Task statement: Only certain lines below are wanted: those starting at the line containing "Strict enforcement of" and ending at the line containing "Ruby on Rails follows", both included, each retyped exactly.

---------- Exercise materials

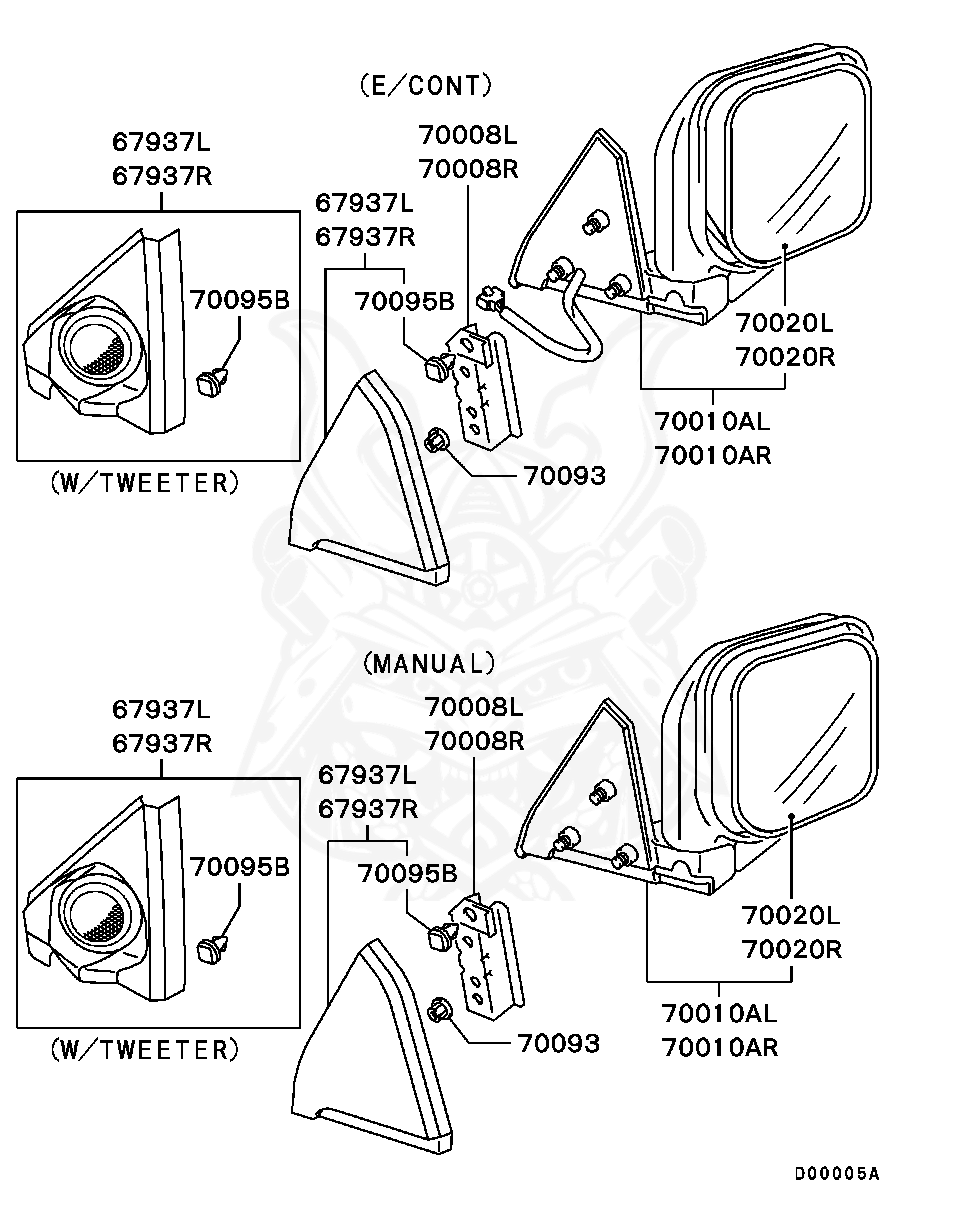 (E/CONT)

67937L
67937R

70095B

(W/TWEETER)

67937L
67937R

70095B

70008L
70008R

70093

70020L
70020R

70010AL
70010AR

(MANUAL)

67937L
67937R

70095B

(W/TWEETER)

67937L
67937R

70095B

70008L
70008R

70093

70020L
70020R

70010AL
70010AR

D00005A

--------------------
---------- Exercise materials

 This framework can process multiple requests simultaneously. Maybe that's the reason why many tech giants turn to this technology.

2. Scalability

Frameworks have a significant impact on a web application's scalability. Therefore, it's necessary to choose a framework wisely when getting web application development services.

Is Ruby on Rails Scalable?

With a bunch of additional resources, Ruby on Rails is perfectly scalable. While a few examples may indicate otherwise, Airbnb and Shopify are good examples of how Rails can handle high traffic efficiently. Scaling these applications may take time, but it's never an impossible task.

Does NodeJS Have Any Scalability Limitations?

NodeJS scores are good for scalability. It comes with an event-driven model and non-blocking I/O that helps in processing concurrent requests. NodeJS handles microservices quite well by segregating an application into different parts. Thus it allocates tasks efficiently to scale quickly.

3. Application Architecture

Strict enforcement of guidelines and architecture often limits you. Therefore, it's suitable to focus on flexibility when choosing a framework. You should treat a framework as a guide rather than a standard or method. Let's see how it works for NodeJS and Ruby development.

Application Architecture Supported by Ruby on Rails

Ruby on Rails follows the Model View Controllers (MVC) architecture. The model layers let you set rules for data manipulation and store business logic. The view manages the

--------------------

Result for this exercise:
Strict enforcement of guidelines and architecture often limits you. Therefore, it's suitable to focus on flexibility when choosing a framework. You should treat a framework as a guide rather than a standard or method. Let's see how it works for NodeJS and Ruby development.

Application Architecture Supported by Ruby on Rails

Ruby on Rails follows the Model View Controllers (MVC) architecture. The model layers let you set rules for data manipulation and store business logic. The view manages the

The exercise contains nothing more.